Diskussionsforum
  • 21.04.2019 10:01
    4x geändert, zuletzt am 21.04.2019 10:13
    wolfbln schreibt

    Artikel etwas irreführend

    "Roaming-SIM und -Hotspot: Günstig surfen außerhalb der EU
    Sie sind viel auf Reisen, in den unterschiedlichsten Ländern dieser Welt außerhalb der EU? Den deutschen Handy-Vertrag dafür zu nutzen ist sehr teuer. Wir empfehlen Roaming-SIMs und Roaming-Hotspots als Alternative."

    Dazu hätten alle 3 Alternativen erst mal genau vorgestellt werden müssen:
    1.) deutsche SIM-Karte im Roaming
    2.) internationale Roaming-SIM (oder Hotspot)
    3.) lokale SIM

    Dann gibt es grundsätzlich 2 Szenarios:
    - EU/EWR-Länder mit "roam like at home"
    - fast alle Länder außerhalb
    - evtl. noch die Sonderfälle Türkei und Schweiz

    Für die EU/EWR gilt:
    für Kurztrips und wenig Verbrauch: deutsche SIM im Roaming.
    wenn man länger bleiben will, auch von den Locals mal angerufen werden will, immer wieder kommt oder sehr viel Daten verbrauchen will: lokale SIM.
    Internationale Roaming-SIMs haben in der EU/EWR keine Berechtigung als Empfehlung. FUPs gibt es bei deutschen SIM-Karten im EU-Roaming fast nicht (außer bei einigen unbegrenzten Tarifen) und für diese eher extremen Fälle kann man sich dann auch eine lokale SIM kaufen.

    Bleibt dann "Übersee": Da sieht es anders aus. Deutsche SIMs sind in der Regel sehr teuer im Roaming. Roaming-SIMs oder -Hotspots können eine Alternative sein. Insbesondere, wenn man viele Länder in kurzer Zeit bereist und gleich bei Ankunft Netz haben will. Roaming-SIMs liegen preislich zumeist zwischen lokalen SIMs und der deutschen Roaminglösung.

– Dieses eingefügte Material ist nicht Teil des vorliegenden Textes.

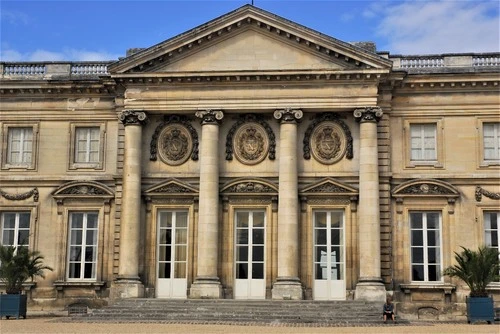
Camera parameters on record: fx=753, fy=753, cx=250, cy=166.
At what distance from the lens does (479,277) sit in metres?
25.9

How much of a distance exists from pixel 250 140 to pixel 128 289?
24.4ft

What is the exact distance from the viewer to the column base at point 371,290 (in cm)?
2753

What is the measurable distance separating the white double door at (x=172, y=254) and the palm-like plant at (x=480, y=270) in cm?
1042

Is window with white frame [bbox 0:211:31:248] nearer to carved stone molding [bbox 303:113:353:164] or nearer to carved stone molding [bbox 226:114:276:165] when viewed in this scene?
carved stone molding [bbox 226:114:276:165]

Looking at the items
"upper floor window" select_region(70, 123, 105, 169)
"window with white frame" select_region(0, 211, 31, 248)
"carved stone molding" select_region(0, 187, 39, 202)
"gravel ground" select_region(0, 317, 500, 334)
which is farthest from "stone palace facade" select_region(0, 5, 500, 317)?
"gravel ground" select_region(0, 317, 500, 334)

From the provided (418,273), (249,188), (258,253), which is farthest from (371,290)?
(249,188)

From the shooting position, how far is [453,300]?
1123 inches

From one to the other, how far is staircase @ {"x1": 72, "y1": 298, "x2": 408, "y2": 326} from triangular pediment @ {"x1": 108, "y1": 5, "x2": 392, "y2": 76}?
8872mm

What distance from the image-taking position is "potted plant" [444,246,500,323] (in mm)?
25625

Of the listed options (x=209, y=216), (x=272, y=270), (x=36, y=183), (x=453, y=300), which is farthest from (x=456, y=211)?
(x=36, y=183)

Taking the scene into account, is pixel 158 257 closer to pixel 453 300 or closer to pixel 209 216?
pixel 209 216

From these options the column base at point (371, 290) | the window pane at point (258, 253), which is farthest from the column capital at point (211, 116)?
the column base at point (371, 290)

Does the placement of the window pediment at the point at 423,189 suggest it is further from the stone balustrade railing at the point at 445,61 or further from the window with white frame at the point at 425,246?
the stone balustrade railing at the point at 445,61

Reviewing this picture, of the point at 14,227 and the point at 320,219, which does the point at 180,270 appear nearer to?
the point at 320,219
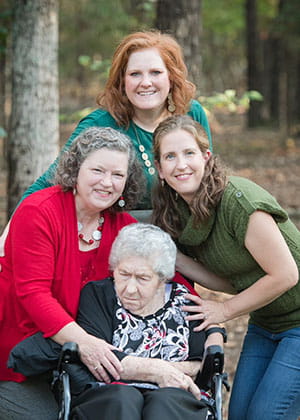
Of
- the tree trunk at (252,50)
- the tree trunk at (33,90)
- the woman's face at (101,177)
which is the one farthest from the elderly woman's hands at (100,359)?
the tree trunk at (252,50)

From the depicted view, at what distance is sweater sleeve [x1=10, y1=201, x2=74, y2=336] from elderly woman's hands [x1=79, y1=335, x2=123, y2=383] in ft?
0.50

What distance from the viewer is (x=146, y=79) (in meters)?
3.59

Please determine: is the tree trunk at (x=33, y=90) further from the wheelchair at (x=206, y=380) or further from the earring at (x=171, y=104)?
the wheelchair at (x=206, y=380)

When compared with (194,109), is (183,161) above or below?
below

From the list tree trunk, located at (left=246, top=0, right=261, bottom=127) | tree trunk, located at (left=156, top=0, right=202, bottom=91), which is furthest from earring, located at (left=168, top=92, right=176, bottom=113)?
tree trunk, located at (left=246, top=0, right=261, bottom=127)

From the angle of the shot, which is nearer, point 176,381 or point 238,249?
point 176,381

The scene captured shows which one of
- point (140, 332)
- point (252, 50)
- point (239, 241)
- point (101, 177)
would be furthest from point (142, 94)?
point (252, 50)

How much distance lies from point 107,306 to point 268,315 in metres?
0.90

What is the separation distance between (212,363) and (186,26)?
15.2 ft

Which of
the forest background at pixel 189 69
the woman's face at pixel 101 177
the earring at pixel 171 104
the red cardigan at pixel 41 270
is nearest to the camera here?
the red cardigan at pixel 41 270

D.h. auch hier: wenn man länger bleibt, häufiger in das Land fährt oder viel verbraucht, lohnt sich immer eine lokale prepaid SIM.

    Das Argument eine Roaming-SIM zu kaufen, weil man dann unter nur einen bekannten Nummer in allen Ländern erreichbar ist, zieht nur bedingt. Man hat zunächst ja auch eine "neue" Nummer und nicht seine angestammte. Außerdem ist man damit für alle nur ziemlich teuer nur als Auslandsgespräch erreichbar (sowohl aus dem Herkunfts- und Gastland). Wenn man aus dem Gastland billig angerufen werden will, bleiben nur die lokale SIM oder VoIP Calls.

    Viele nehmen ein Dual-SIM-Handy mit und stecken in den einen langsamen Slot die Home-SIM und in den anderen schnellen eine lokale SIM. Das Roamingmodell fällt da etwas raus. Für manche vereinigt es das Beste beider Welten, für andere das Schlimmste. Ich persönlich habe es gerne als Back-up dabei, bis ich eine lokale SIM kaufe oder wenn es mal irgendwo klemmt. Allerdings sind dafür vielfach die Tarife nicht gemacht.

    In den beiden Spezialfällen Schweiz und Türkei gelten dann nochmal andere Tipps. Hier kann man sich als Variante auch bestimmte deutsche Roaming-SIMs mitnehmen.
  • 22.04.2019 23:52
    einmal geändert am 22.04.2019 23:58
    x-user antwortet auf wolfbln
    Benutzer wolfbln schrieb:
    >
    > (...)
    > Für die EU/EWR gilt:
    > für Kurztrips und wenig Verbrauch: deutsche SIM im Roaming.
    >
    wenn man länger bleiben will, auch von den Locals mal angerufen
    >
    werden will, immer wieder kommt oder sehr viel Daten
    >
    verbrauchen will: lokale SIM.
    > (...)
    > In den beiden Spezialfällen Schweiz und Türkei gelten dann
    >
    nochmal andere Tipps. Hier kann man sich als Variante auch
    >
    bestimmte deutsche Roaming-SIMs mitnehmen.

    Diese wichtigen Ergänzungen werden hier nach wenigen Tagen ungelesen untergehen, bei 2467 Kommentaren. Sehr schade, das gehörte da mit rein!